■ TRY IT: Only the lines from the one containing "Poipet - Thailand" to the end of the data below belong in the answer, each repeated exactly; no pictures.

== GIVEN INFORMATION ==

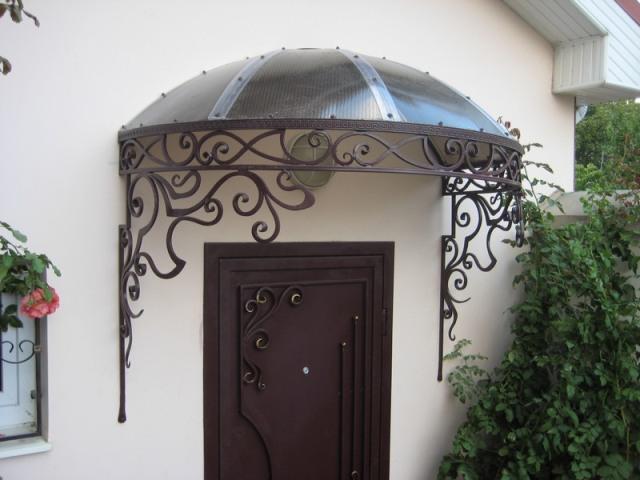Красивый навес над крыльцом частного дома - фото, дизайн, цена установки 1
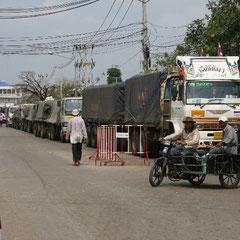 """an der Grenze """"Aranyaprathet / Poipet - Thailand - Kambodscha"""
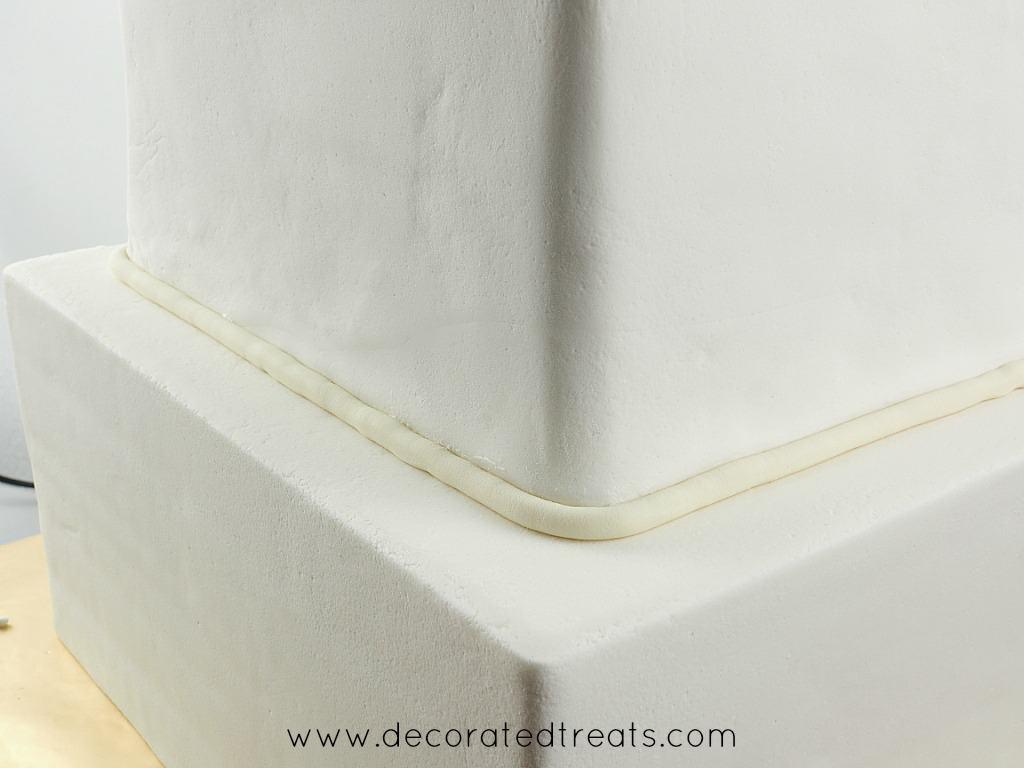 A fondant strip as a cake border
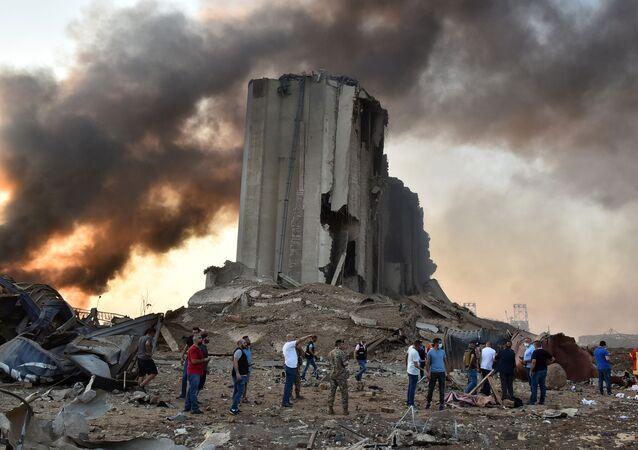 Lübnanlı yetkililer, 6 yıl boyunca bir depoda tutulan 2 bin 750 ton amonyum nitratın Afrika'da bir ülkeye sevk edilmek istenirken BL'de infilak ettiğini açıkladı.   Beyrut Limanı'nda yaşanan patlama, Lübnan tarihine en büyük patlama olarak geçti.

===

■ TASK RESPONSE:
 """an der Grenze """"Aranyaprathet / Poipet - Thailand - Kambodscha"""
 A fondant strip as a cake border
 Lübnanlı yetkililer, 6 yıl boyunca bir depoda tutulan 2 bin 750 ton amonyum nitratın Afrika'da bir ülkeye sevk edilmek istenirken BL'de infilak ettiğini açıkladı.   Beyrut Limanı'nda yaşanan patlama, Lübnan tarihine en büyük patlama olarak geçti.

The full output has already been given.